I want to turn this week, in this year of faith series on common prayers we should all know, to one of the psalms, De Profundis ('Out of the Deep'), or Psalm 129 (130).
This psalm actually features in the Introit for today's Mass in the Extraordinary Form, but that is unsurprising as it is used fairly frequently in the liturgy.
It is probably best known though, in two particular contexts: as the six of the seven penitential psalms; and as a prayer for the dead.
It is relatively short, so certainly not that much of a challenge to memorize.

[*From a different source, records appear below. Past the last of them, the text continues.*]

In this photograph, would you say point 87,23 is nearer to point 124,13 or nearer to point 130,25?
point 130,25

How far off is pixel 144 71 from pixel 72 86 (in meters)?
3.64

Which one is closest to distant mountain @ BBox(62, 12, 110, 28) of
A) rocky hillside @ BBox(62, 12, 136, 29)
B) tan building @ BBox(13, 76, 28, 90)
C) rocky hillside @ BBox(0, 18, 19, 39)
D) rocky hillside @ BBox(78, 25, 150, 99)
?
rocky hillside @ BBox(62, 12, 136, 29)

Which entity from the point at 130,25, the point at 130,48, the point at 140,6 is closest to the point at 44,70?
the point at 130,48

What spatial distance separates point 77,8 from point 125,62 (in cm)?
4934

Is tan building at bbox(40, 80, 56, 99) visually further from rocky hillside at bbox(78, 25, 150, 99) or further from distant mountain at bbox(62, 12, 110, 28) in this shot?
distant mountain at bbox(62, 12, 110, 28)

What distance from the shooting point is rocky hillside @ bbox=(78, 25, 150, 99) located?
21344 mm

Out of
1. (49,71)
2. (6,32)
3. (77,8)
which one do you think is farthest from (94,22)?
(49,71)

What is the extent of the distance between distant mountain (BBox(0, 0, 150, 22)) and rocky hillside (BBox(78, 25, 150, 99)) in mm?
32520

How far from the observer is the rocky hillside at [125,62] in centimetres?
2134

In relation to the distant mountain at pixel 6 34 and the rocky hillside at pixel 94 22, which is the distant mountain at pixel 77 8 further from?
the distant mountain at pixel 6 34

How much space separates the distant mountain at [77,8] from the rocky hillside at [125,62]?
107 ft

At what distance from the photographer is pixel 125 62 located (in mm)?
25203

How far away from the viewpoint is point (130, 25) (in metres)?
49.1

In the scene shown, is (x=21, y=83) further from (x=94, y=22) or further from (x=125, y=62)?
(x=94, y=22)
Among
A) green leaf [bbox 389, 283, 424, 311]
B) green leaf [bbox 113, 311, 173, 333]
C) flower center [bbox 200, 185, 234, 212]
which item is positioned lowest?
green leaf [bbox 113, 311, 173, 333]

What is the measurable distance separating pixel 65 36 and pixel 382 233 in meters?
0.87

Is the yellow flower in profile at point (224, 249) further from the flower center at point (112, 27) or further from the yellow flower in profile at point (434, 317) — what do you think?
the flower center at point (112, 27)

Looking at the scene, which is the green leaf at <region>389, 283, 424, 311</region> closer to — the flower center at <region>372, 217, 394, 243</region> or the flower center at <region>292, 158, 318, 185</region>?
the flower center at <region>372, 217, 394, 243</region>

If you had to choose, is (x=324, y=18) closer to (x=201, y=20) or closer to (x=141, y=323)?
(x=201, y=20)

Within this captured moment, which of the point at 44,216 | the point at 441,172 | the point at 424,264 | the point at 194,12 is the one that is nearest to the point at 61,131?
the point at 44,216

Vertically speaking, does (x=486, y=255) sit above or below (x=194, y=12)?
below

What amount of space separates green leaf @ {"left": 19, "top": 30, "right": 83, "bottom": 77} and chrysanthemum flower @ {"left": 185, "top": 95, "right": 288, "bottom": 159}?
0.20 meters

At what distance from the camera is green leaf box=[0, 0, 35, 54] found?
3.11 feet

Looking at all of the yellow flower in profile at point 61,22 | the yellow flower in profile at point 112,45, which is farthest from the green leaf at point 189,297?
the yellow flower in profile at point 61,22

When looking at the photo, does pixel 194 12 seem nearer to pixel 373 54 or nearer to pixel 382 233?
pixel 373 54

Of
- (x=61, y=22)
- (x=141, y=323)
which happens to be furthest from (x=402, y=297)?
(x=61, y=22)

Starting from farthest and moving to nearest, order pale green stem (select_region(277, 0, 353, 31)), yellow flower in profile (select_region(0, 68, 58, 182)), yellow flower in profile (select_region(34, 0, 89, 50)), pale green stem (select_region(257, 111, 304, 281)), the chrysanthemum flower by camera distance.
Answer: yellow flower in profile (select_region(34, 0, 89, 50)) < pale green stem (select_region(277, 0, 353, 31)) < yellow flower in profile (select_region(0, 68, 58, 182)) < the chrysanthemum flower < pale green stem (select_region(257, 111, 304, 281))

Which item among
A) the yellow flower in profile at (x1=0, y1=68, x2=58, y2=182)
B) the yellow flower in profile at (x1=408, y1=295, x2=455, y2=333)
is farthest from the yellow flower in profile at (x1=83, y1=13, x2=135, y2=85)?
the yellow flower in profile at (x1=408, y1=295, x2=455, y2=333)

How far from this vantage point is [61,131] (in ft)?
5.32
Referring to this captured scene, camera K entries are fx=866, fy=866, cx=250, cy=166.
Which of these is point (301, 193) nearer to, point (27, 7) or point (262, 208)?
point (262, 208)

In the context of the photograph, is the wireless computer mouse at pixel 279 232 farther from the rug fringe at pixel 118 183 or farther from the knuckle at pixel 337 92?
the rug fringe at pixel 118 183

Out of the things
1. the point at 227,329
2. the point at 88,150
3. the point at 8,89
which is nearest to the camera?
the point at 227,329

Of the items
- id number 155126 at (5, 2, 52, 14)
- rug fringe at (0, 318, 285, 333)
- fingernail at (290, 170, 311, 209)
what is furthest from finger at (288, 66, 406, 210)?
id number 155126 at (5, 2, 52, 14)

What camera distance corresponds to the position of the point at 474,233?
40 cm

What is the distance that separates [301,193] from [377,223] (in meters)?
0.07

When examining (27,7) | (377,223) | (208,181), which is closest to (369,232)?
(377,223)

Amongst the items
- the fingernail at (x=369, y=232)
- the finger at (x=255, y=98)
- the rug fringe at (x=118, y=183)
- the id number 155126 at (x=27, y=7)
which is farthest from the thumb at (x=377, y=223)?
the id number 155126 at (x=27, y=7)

And there is a partial indulgence attached to the recitation of it.
De profundis clamavi ad te, Domine; Domine, exaudi vocem meam.
Fiant aures tuæ intendentes in vocem deprecationis meæ.
Si iniquitates observaveris, Domine, Domine, quis sustinebit?
Quia apud te propitiatio est; et propter legem tuam sustinui te, Domine.
Sustinuit anima mea in verbo ejus: speravit anima mea in Domino.
A custodia matutina usque ad noctem, speret Israël in Domino.
Quia apud Dominum misericordia, et copiosa apud eum redemptio.
Et ipse redimet Israël ex omnibus iniquitatibus ejus.
You can hear it read aloud in Latin here.
Out of the depths I have cried to you, O Lord: Lord, hear my voice.
Let your ears be attentive to the voice of my supplication.
If you, O Lord, will mark iniquities: Lord, who shall stand it.
For with you there is merciful forgiveness: and by reason of your law, I have waited for you, O Lord. My soul has relied on his word: My soul has hoped in the Lord.
From the morning watch even until night, let Israel hope in the Lord.
Because with the Lord there is mercy: and with him plentiful redemption.